> **Exercise task**
Show each line of the material that contains the word "black", counting only matches with the same capitalization.
___ Raw data
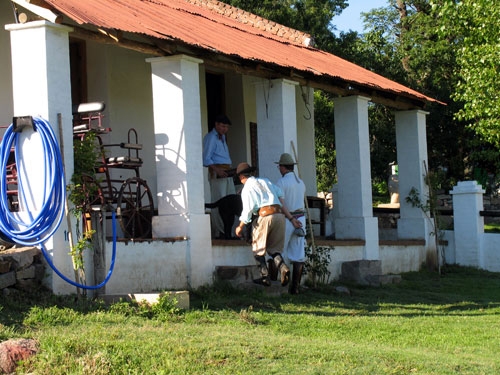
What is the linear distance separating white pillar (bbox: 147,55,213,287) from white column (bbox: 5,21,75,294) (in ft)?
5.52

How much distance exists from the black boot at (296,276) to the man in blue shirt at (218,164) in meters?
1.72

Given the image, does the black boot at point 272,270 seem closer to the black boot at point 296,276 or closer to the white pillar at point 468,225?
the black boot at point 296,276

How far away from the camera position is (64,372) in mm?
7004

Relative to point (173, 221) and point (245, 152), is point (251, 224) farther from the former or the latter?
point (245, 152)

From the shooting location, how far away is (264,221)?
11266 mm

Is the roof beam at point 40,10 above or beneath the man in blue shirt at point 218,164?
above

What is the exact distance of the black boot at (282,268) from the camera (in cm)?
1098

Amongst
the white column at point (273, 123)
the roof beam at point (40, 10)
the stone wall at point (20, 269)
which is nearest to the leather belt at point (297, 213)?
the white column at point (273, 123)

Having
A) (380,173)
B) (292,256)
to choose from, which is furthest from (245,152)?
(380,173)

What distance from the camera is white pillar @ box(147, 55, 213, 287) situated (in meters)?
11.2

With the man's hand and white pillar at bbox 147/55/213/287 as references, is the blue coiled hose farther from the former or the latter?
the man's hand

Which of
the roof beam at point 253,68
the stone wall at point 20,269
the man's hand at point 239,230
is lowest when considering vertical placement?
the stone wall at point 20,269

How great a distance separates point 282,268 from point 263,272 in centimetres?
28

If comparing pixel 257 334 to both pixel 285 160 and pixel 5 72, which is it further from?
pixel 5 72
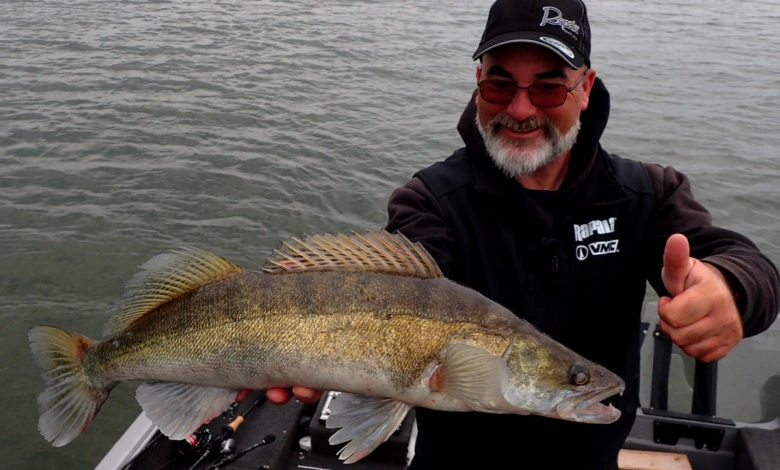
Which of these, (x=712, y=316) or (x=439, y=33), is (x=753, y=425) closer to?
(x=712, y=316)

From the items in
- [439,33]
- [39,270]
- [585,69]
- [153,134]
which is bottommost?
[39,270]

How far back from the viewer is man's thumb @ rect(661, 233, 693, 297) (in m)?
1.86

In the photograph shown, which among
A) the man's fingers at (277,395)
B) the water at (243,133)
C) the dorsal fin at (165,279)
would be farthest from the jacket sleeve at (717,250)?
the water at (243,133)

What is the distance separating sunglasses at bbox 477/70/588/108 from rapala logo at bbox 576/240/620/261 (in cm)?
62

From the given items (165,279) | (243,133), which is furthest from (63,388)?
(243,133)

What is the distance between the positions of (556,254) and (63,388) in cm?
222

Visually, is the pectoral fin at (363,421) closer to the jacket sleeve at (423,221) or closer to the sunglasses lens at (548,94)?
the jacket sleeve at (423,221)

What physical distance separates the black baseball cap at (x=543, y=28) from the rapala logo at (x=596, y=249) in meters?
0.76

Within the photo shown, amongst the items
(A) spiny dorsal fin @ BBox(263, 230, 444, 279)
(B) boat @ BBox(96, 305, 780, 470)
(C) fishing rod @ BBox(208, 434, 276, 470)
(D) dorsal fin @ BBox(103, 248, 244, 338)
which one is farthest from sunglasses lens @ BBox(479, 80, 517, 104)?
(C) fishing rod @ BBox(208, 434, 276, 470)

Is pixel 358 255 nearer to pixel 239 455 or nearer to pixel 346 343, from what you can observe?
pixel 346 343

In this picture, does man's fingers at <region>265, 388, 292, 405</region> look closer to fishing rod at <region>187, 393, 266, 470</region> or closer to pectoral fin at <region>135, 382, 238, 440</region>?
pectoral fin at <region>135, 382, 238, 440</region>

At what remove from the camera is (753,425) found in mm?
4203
______
___ Raw data
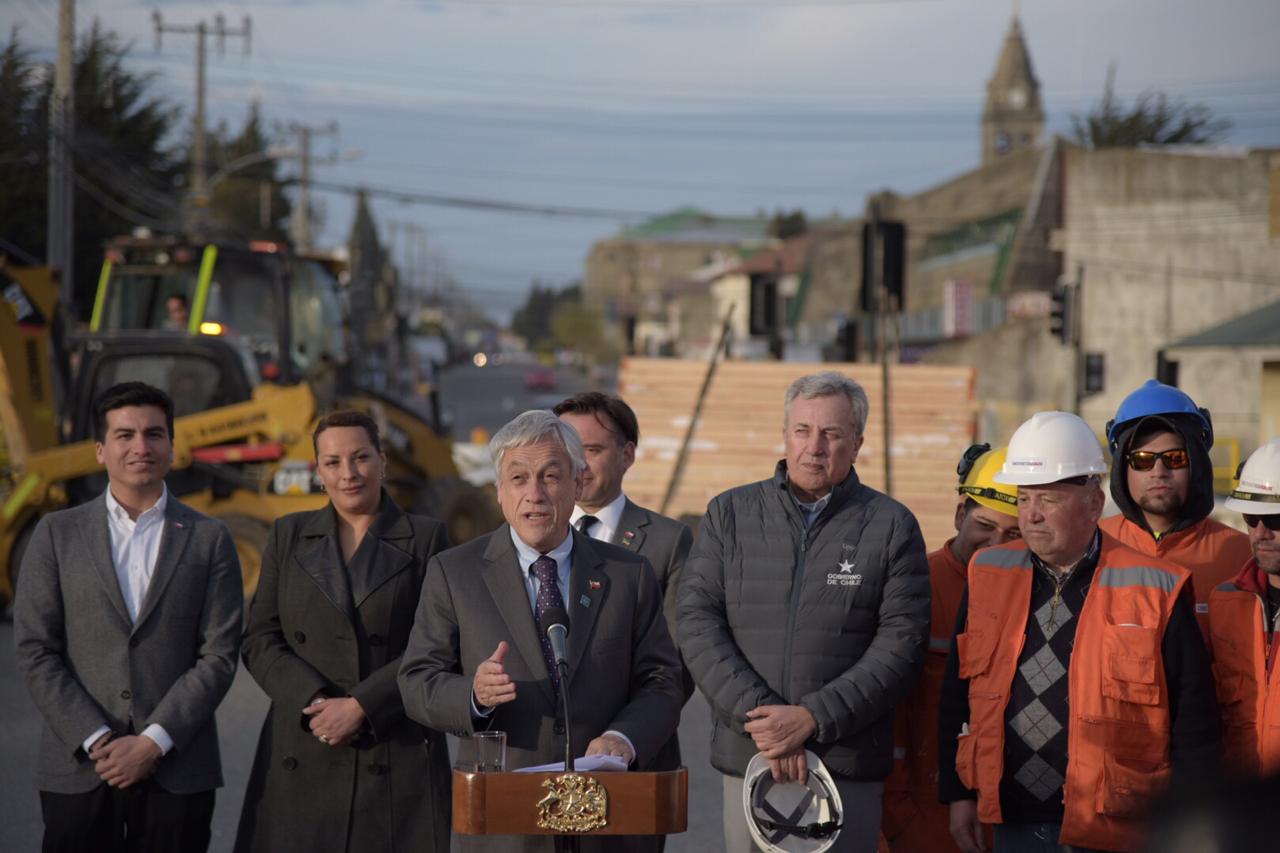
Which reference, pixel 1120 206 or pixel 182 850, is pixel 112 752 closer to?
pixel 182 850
______
> **Answer below**
How much distance exists from the black boot at (296,276) to the man in blue shirt at (218,164) in meters?
Given the image, does the black boot at point 272,270 seem closer to the black boot at point 296,276 or closer to the white pillar at point 468,225?
the black boot at point 296,276
What is the exact distance of the black boot at (282,268) from the camera (in cm)?
What physical distance separates the black baseball cap at (x=543, y=28) from the rapala logo at (x=596, y=249) in meters?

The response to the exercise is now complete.